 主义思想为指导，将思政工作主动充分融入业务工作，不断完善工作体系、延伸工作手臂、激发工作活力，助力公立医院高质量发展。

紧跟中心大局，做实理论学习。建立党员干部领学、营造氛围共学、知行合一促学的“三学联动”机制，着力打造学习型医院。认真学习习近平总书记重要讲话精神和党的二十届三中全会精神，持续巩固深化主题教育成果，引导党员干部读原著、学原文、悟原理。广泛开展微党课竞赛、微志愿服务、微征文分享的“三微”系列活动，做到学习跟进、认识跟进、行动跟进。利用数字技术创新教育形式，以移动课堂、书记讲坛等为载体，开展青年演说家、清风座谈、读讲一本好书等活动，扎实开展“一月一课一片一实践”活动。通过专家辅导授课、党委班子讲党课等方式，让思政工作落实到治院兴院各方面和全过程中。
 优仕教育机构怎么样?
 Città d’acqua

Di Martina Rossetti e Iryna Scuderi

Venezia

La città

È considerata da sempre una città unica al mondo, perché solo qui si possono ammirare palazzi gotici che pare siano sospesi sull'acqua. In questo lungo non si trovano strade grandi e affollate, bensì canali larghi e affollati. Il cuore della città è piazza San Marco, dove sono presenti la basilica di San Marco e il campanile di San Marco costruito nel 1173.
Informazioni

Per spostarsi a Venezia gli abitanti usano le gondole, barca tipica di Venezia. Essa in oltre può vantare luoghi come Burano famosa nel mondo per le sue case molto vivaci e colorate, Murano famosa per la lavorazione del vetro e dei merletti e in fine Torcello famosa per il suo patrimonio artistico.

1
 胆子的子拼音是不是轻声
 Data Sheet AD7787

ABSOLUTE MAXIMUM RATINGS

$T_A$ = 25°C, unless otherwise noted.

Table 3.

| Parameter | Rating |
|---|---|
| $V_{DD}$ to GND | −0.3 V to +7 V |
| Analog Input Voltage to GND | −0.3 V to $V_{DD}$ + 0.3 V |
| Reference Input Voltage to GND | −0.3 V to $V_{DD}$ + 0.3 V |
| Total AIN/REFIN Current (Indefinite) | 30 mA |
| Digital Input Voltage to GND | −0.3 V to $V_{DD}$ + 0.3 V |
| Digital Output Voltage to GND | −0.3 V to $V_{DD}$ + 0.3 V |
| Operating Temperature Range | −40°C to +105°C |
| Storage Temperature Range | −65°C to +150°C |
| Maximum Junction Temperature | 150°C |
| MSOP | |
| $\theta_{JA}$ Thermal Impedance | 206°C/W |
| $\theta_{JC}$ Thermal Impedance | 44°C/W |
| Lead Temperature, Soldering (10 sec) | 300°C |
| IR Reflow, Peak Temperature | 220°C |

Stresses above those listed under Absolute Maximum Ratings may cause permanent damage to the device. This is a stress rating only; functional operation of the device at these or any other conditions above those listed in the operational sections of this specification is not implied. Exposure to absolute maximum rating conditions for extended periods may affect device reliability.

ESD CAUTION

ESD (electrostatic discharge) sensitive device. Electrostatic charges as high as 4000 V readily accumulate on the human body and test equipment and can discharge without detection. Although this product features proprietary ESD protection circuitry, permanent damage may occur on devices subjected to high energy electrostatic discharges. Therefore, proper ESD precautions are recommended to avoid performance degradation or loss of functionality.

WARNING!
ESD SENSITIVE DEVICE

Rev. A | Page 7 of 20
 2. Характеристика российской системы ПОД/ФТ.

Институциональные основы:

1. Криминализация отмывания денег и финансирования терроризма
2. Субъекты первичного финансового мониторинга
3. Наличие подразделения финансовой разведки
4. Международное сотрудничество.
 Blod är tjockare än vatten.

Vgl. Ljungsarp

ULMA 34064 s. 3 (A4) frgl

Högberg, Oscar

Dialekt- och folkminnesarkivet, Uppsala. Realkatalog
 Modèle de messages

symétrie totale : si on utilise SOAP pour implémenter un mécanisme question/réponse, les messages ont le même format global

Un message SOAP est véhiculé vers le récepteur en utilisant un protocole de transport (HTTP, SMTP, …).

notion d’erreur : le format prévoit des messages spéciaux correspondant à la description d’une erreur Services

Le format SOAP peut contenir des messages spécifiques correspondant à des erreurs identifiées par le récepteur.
▬▬▬▬▬▬▬▬▬▬
* _What you should do_:
Among the lines above, which ones include the word "format"? Copy them.

* _Written answer_:
symétrie totale : si on utilise SOAP pour implémenter un mécanisme question/réponse, les messages ont le même format global
notion d’erreur : le format prévoit des messages spéciaux correspondant à la description d’une erreur Services
Le format SOAP peut contenir des messages spécifiques correspondant à des erreurs identifiées par le récepteur.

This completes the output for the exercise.